The sound of footsteps crossing the hardwood floor to my left results in me swiftly reaching under the mattress to my right, unholstering the weapon, and rolling onto my side to aim it at the intruder. “Not another step!”

Arley releases a high pitch scream prior to shrieking, “Why do you have a mattress gun?!”

Words of relief prepare to fly off my tongue, yet the sight of her in just a pair of black panties and the shirt I bought her yesterday have a sexually frustrated grouse taking its place.

“Why aren’t you wearin’ any goddamn pants?!” Stating the fact out loud prompts my shaft to swell further until I flex my thigh muscles to redirect the blood flow. “Seriously, Angel Cake, where are your,” my eyes slowly travel upward as the weapon journeys downward, “pants? You had on pants before we went to bed. I distinctly remember that. They even had mustard stains on them from the burger you ate earlier.”

“Don’t say that like burgers aren’t a messy food.”

“Jus’ ‘cause they’re messy doesn’t mean you have to turn eatin’ them into a paint by numbers situation.”

“The pickles slipped out!”

“Pants,” I abruptly huff to get us back on the subject. “Where are your pants, Arley?”

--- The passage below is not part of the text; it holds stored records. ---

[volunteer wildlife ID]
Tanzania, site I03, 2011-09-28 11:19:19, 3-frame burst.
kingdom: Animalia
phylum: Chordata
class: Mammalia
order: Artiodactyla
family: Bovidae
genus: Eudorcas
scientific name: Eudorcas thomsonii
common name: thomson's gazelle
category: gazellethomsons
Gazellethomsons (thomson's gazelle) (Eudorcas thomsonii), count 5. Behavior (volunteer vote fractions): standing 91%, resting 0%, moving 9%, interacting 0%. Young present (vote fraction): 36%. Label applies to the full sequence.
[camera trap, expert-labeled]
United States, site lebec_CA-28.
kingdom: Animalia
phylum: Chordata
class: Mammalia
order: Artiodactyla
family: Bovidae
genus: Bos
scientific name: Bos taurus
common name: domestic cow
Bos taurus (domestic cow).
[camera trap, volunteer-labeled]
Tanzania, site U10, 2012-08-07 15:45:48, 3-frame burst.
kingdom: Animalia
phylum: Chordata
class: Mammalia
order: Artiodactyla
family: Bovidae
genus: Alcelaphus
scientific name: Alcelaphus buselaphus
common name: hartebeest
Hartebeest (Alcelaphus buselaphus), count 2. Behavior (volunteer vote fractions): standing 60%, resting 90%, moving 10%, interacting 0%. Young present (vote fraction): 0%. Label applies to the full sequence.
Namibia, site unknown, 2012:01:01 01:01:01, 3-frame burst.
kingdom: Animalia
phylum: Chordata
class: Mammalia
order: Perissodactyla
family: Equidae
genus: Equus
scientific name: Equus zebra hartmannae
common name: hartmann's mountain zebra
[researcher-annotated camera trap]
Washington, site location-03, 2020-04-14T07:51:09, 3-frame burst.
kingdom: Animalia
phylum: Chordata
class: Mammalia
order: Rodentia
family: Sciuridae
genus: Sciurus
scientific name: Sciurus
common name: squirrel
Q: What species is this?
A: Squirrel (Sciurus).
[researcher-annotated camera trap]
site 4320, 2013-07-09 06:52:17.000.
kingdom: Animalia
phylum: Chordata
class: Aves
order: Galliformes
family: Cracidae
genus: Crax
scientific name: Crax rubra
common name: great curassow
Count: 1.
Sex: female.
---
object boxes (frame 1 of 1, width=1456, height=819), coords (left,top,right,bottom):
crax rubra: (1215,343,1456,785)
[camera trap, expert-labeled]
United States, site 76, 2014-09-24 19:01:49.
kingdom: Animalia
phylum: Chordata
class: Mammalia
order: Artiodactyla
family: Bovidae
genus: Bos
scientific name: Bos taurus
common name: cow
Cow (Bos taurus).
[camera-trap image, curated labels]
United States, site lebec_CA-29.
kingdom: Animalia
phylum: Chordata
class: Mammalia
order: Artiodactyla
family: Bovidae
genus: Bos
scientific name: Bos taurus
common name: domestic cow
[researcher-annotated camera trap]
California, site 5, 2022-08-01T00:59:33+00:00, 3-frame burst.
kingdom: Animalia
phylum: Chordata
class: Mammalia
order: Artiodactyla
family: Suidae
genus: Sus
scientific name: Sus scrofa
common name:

Her fingertips fall to tug at the shirt not covering a damn thing. Especially not the rewind, pause, play, fast forward tattoo on her toffee brown, inner left thigh. The same tattoo that makes me fucking miserable every summer at the lake thanks to being able to see the sexy thing and not touch it.

Fuck. Me.

What I would give to touch it.

Her.

My tone grows firm along with my expression. “Arlette.”

“I took them off!”

“Why?”

“I’mma hot sleeper.” An innocent shoulder shrug is wedged between statements. “I actually prefer to sleep naked.”

Visions of her wearing only a smile while rolling around in my sheets begin to invade my mind leaving me with no choice but to sit up completely straight. Flex my muscles again. Distract myself from mental images I’d take down a small country just to get a real-life glimpse of.

Now is not the time for that shit of all shit.

I need to focus.

I gotta focus.

Arley braces her body against the nearest wall in such a way I’m practically face to face with the sheer black material stopping me from having the best breakfast a man could ever ask for.

I instantly shut my eyes on a wolfish growl and give the back of my neck a hard squeeze.

Which torture tactic is this again?

And how quickly can I make it stop?

“Now,” it takes all the willpower I have to force my eyes to hers rather than the area I should be putting my signature on instead of the paperwork we’ve yet to file to make this security detail official, “why do you have a mattress gun?”

“The same reason I have a toilet gun.”

“You have a toilet gun?!”

“And a kitchen gun.”

“A kitchen gun?!”

“And a towel gun.”

“Why the hell do the towels need a gun!?”

“There isn’t a room in this penthouse that doesn’t have some sort of weapon secured in it, plus, the walls are reinforced because my father’s construction company – Wahl to Wahl – reinforces the penthouse levels of all their properties by design. It makes them a shit ton more expensive but also a shit ton more defendable in case of an attack from the sky level versus the ground.” Bending my legs to rest my arms over them is attached to my own innocent shrug. “I’m always prepared.”

“Yeah, I don’t think that’s what the Boy Scouts meant by that motto.”

“Maybe not, but it’s definitely what the Man Scouts did.”

“Ugh.” A look of disgust instantly covers her expression. “That sounds like a bad Village People tribute bar. Is that really what they call the military?”

“No, I jus’ get a kick out of it when you make that face this early.” She narrows her gaze in my direction prompting me to lightly laugh. “And that one.”

Honestly, I love seeing any expression from her first thing in the morning.

Our “too tired to drive home” sleepovers have always been my favorite since the first time they happened.

There’s just something about seeing her so relaxed and so content before the day has a chance to color her with its words.